**TASK REQUIREMENTS**
The records below must be transcribed exactly. Do not include the pictures.

Collected data
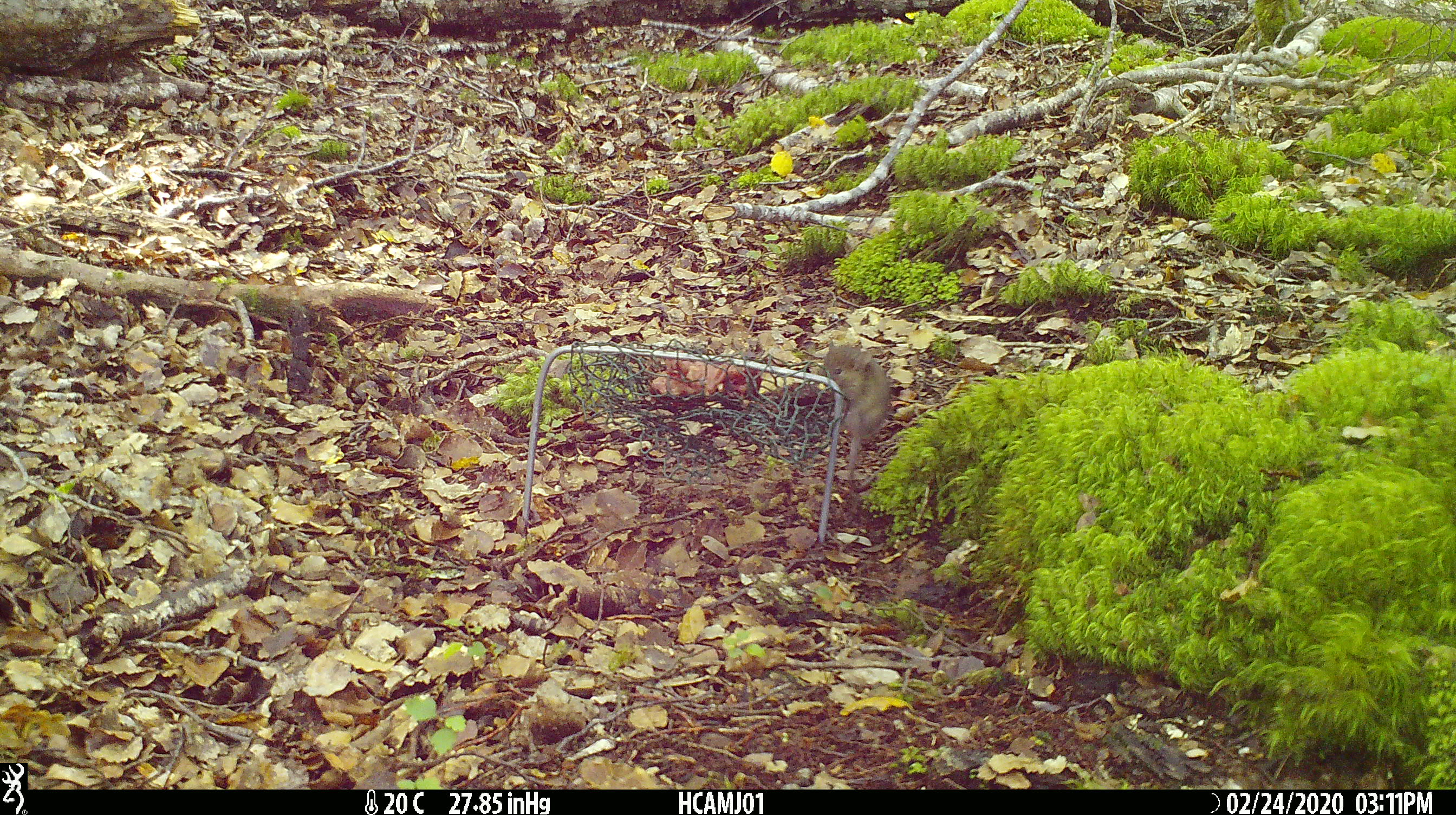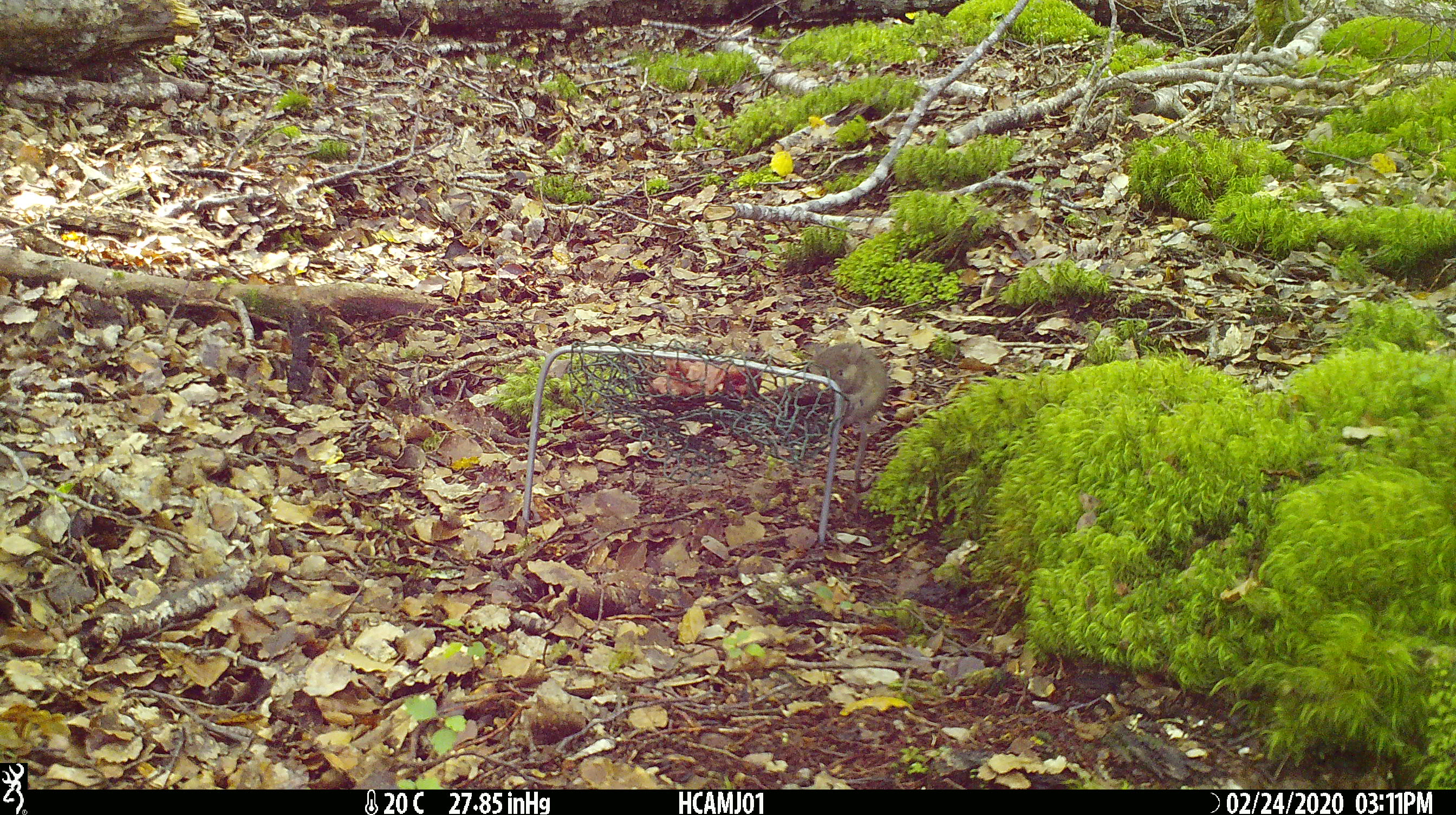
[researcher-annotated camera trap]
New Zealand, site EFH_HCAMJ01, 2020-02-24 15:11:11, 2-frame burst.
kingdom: Animalia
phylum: Chordata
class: Mammalia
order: Rodentia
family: Muridae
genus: Mus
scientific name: Mus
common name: mouse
Mouse (Mus).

**SOLUTION TO THIS TASK**
[researcher-annotated camera trap]
New Zealand, site EFH_HCAMJ01, 2020-02-24 15:11:11, 2-frame burst.
kingdom: Animalia
phylum: Chordata
class: Mammalia
order: Rodentia
family: Muridae
genus: Mus
scientific name: Mus
common name: mouse
Mouse (Mus).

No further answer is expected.